La Cgil in piazza con le sue contraddizioni. Ma la grande parte del popolo reale, e non quello sfigurato dalla comunicazione dei salotti televisivi, è scesa in piazza con la Cgil a Roma per rispedire al mittente la libertà di licenziamento, la precarizzazione totale del lavoro, una legge di stabilità recessiva che demolisce il welfare. Le tante mobilitazioni di questi giorni rendono evidente la possibilità di consolidare una seria opposizione sociale a questo governo, che fa politiche di destra e ha in Confindustria e in Berlusconi i principali sostenitori. Arrivare rapidamente allo sciopero generale: solo la continuità delle lotte e della mobilitazione popolare possono rovesciare le politiche di austerità.

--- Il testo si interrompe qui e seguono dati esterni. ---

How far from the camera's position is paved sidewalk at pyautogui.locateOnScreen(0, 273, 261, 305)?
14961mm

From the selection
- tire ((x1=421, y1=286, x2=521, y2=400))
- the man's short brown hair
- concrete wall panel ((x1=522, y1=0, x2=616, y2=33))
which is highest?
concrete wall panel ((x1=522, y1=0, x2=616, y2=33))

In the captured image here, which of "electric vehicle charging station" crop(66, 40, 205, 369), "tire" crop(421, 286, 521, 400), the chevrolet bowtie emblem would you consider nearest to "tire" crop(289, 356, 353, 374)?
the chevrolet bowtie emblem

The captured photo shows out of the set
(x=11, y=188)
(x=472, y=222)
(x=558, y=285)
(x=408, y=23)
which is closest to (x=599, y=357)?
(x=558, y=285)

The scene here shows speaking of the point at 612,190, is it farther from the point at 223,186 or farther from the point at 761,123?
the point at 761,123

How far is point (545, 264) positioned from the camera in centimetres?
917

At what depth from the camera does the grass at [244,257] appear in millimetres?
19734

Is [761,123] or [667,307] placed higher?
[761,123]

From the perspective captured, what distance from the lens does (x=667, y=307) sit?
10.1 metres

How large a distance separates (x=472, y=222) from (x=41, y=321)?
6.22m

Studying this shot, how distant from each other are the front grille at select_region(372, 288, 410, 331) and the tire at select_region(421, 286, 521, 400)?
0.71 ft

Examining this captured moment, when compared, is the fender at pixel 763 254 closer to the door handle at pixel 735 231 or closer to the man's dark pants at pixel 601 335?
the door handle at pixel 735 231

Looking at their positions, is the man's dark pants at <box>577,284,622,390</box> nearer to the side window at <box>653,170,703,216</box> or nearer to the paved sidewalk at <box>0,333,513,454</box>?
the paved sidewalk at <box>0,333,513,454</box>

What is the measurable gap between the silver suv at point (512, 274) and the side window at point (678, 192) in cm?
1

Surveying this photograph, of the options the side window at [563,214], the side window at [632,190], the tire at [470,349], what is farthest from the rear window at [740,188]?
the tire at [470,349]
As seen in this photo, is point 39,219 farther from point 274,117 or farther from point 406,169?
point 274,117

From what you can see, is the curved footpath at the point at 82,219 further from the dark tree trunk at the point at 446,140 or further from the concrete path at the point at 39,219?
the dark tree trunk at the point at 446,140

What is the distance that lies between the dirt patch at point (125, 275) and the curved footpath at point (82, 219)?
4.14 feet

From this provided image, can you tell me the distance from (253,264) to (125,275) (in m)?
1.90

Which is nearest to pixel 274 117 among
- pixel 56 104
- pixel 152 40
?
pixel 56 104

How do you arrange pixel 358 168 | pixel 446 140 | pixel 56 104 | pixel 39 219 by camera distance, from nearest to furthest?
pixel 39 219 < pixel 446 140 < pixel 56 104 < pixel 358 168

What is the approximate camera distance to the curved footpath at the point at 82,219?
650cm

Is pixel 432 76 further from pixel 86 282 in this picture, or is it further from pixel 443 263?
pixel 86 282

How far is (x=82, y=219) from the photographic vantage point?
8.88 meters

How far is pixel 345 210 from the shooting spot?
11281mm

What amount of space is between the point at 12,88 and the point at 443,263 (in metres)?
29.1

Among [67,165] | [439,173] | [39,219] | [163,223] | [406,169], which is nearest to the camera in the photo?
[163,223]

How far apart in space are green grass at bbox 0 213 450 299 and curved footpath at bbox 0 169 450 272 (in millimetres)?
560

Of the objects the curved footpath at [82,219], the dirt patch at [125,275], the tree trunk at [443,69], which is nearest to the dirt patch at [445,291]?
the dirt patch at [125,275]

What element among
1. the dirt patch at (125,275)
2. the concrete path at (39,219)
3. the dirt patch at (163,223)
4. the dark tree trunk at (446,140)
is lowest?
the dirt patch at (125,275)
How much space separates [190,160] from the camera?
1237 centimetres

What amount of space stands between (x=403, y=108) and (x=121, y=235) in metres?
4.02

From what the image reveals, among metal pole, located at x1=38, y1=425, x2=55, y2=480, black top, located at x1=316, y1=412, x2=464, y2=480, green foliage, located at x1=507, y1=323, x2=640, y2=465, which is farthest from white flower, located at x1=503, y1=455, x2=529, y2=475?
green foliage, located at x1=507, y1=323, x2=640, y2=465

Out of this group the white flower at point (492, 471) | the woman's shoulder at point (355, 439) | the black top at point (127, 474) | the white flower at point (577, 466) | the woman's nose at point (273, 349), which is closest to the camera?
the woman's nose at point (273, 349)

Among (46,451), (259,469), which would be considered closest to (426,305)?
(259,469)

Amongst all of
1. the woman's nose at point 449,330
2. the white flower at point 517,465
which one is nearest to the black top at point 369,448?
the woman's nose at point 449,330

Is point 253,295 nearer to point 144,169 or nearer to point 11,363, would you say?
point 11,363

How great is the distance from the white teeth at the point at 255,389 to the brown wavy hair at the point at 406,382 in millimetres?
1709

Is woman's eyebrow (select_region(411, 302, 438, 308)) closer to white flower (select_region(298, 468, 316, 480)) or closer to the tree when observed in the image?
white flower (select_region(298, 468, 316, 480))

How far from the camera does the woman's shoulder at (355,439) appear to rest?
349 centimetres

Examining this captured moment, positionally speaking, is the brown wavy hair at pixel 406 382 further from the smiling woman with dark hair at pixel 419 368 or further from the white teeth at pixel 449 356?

La Cgil in piazza con le sue contraddizioni

La Cgil porta in piazza la sua forza assieme a tutte le sue contraddizioni. In questi decenni il principale sindacato italiano da un lato è stato l’attore sociale della sinistra, perfettamente collaterale al PD, dall’altro ha ripetutamente tentato un “patto dei produttori” con l’impresa, per agire di concerto con essa rispetto al potere politico. Entrambi questi capisaldi della strategia della Cgil ora franano clamorosamente e il suo gruppo dirigente non sa letteralmente che fare; il che non è un buon messaggio da trasmettere ad una piazza. Certo ci saranno altre mobilitazioni e magari anche uno sciopero generale. Ma senza mai riuscire a chiarire dove si sta andando. Perché la rivoluzione reazionaria di Renzi si combatte non solo rompendo con le sue manifestazioni estreme, ma anche con le ragioni e con il percorso che ad essa ci hanno portato.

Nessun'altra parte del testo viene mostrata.